═════ TEXTE À LIRE
Ce métissage de styles n’est pas la seule caractéristique du pays. Les Omanais sont extrêmement accueillants et sympathiques. Même si l’arabe est leur langue, la plupart d’entre eux maîtrisent l’anglais, vieil héritage du protectorat britannique. D’ailleurs, la population de Mascate est largement multinationale : beaucoup d’Indiens y tiennent commerce et les travailleurs immigrés asiatiques sont omniprésents, comme dans tous ces pays du golfe. L’ouverture d’esprit des Omanais s’explique probablement par la religion et l’histoire. Musulmans certes, les Omanais appartiennent à la mouvance ibadite, telle qu’elle existe à Djerba, en Tunisie, ou dans le M’zab, au Sahara algérien. L’ibadisme, issu du Kharidjisme, constitue une troisième voie de l’Islam et se caractérise par sa simplicité, sa tolérance et son sens égalitaire entre hommes et femmes.
Un passé riche et prestigieux
Mascate est un lieu historique dont l’importance stratégique a joué un rôle prépondérant. La côte du golfe d’Oman offre des mouillages naturels en eau profonde, près du détroit stratégique d’Ormuz, au nord et de la mer d’Arabie, au sud. L’activité navale de Mascate remonte au Ier siècle de notre ère. Le port fait déjà figure d’escale commerciale entre l’Orient et l’Occident. Le géographe grec Ptolémée avait qualifié le port naturel de la baie de Muttrah de « port caché ».
Pas étonnant alors que l’histoire de Mascate conserve les traces des conquérants d’autrefois : Perses, Portugais, Espagnols, Ottomans, Français ou Anglais.
══════════
═════ DONNÉES ENREGISTRÉES
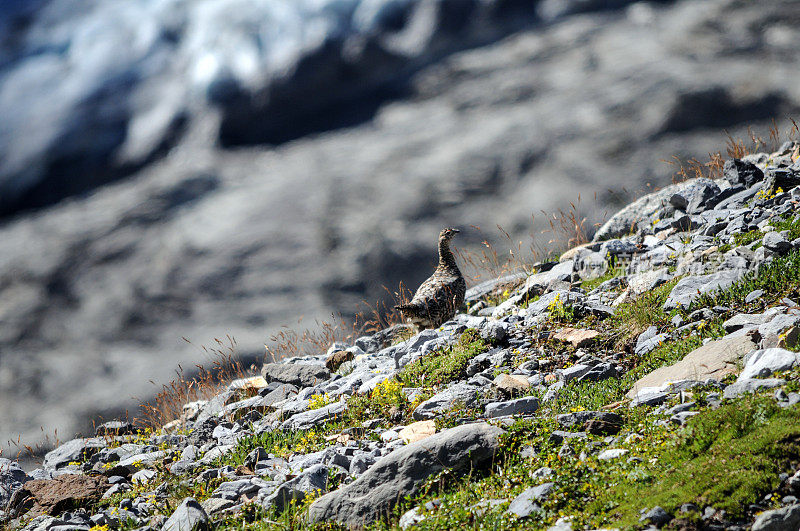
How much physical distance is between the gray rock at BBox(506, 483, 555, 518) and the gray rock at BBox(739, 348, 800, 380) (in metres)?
2.13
══════════
■ PETIT EXERCICE ■
Répondez aux questions suivantes d'après le texte sur Oman.
(a) À quelle mouvance de l'Islam les Omanais appartiennent-ils ?
(b) À quel siècle remonte l'activité navale de Mascate ?
(c) Comment le géographe Ptolémée a-t-il qualifié le port naturel de la baie de Muttrah ?

■ CORRIGÉ ■
(a) Les Omanais appartiennent à la mouvance ibadite.
(b) L'activité navale de Mascate remonte au Ier siècle de notre ère.
(c) Ptolémée l'a qualifié de « port caché ».